Вовсе не аскетами, не религиозными фанатиками, нетерпимыми к чужой вере, выступали в них караимы. Наоборот, они любили вкусно поесть, хорошо выпить, выкурить трубку доброго табаку, сыграть на деньги в карты и в кости. Они по-настоящему ценили крепкую мужскую дружбу и пылкую женскую любовь, хотели быть в мире со всеми и в полной мере наслаждаться жизнью, срок которой так мал…
В разгар пиршества скрипнула калитка.

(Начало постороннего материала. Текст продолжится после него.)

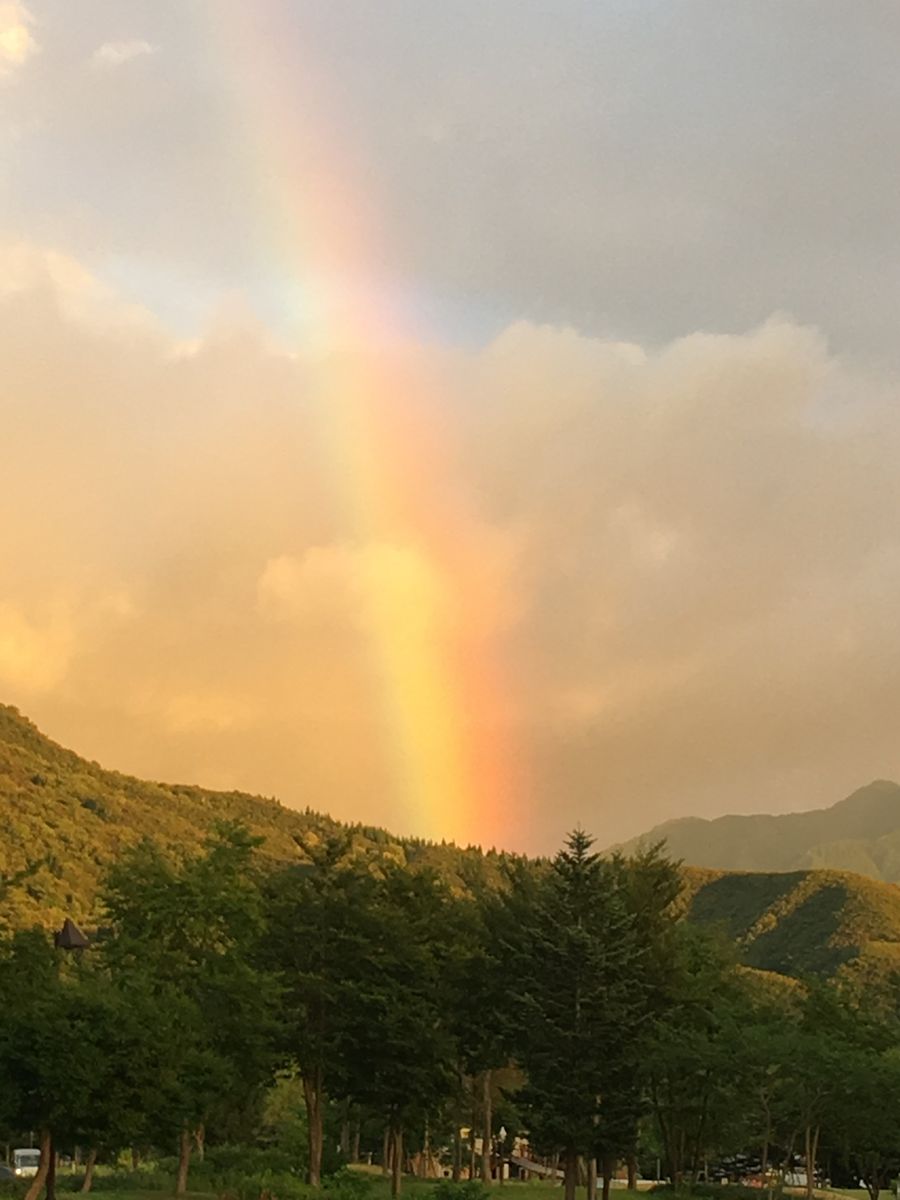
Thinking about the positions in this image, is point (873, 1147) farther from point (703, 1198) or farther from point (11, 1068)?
point (11, 1068)

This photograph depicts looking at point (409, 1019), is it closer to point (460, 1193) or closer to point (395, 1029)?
point (395, 1029)

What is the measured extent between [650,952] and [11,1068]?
36.7m

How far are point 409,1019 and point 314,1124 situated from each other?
6.11 metres

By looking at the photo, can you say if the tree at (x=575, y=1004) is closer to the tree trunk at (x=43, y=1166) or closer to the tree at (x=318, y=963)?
the tree at (x=318, y=963)

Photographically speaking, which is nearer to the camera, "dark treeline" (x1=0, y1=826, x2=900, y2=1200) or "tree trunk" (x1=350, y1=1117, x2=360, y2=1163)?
"dark treeline" (x1=0, y1=826, x2=900, y2=1200)

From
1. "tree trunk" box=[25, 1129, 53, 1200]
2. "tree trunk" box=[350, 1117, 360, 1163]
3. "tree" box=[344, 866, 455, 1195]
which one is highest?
"tree" box=[344, 866, 455, 1195]

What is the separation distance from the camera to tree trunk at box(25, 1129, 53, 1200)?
4134cm

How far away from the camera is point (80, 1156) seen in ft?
314

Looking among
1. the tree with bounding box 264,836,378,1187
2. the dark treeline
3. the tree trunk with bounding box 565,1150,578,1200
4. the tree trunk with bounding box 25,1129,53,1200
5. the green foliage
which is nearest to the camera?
the tree trunk with bounding box 25,1129,53,1200

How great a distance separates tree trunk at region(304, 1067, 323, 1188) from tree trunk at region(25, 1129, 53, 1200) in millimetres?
14639

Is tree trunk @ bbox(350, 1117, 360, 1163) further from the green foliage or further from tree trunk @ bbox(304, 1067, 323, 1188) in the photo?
the green foliage

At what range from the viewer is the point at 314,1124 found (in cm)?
6003

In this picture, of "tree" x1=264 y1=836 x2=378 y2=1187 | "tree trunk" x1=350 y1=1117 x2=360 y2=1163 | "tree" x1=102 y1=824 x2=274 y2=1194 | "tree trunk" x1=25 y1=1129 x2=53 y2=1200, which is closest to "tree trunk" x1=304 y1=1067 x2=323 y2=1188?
"tree" x1=264 y1=836 x2=378 y2=1187

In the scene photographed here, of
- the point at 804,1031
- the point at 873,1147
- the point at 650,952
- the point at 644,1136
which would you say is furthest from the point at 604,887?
the point at 644,1136
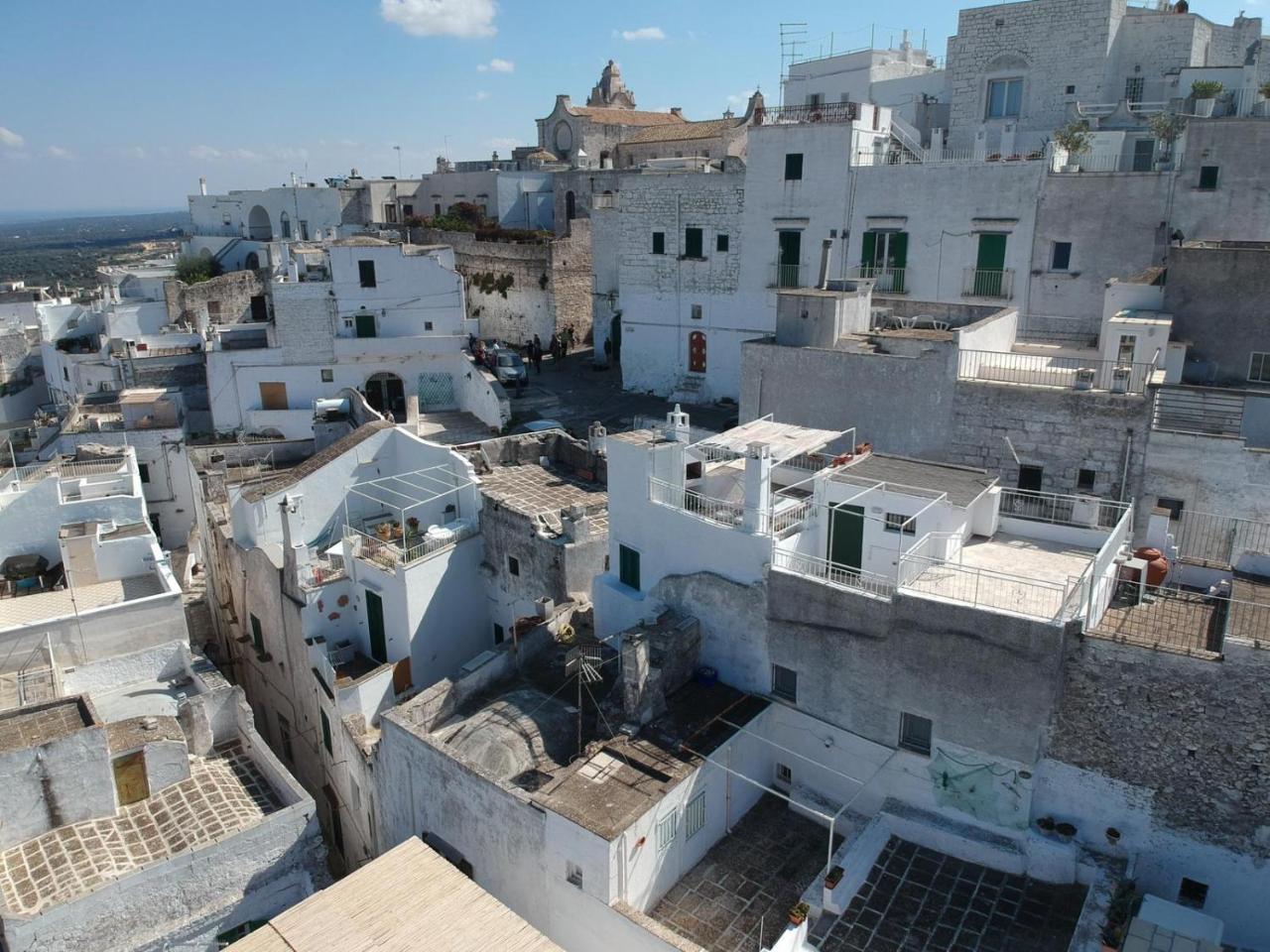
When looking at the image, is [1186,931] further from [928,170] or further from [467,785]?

Пригнувшись под низкой ее аркой, во двор вступил сержант Чернозуб, одетый в чалму и восточный кафтан.
– Так шо дозвольте доложить, ваше благородие! – обратился он к секунд-ротмистру и по-кирасирски четко приложил руку к чалме. – Зараз на шляхе у Иосафатовой долине наблюдается отряд всадников из двадцати чоловик. Идуть до крепости. Уси воны у чорних черкеськах…
Авраам Виркович ничего не понял, но реакция гостей заставила его прервать на полуслове очередной анекдот. Аржанова и князь Мещерский вскочили на ноги и схватились за свои портупеи с саблями, отстегнутые и лежавшие рядом. Курская дворянка повернулась к старцу и спросила, распространяется ли та глубокая любовь к ближнему, которую проповедует религия караимов, на них, усталых пришельцев из северной страны. Виркович ошеломленно кивнул.
– Тогда немедленно прикажите закрыть все крепостные ворота, – сказала она. – Остальное мы берем на себя.
Глава двенадцатая
Встречный бой
Другое дело, что с просьбой обратилась Анастасия, как говорится, не по адресу. Но это выяснилось позже.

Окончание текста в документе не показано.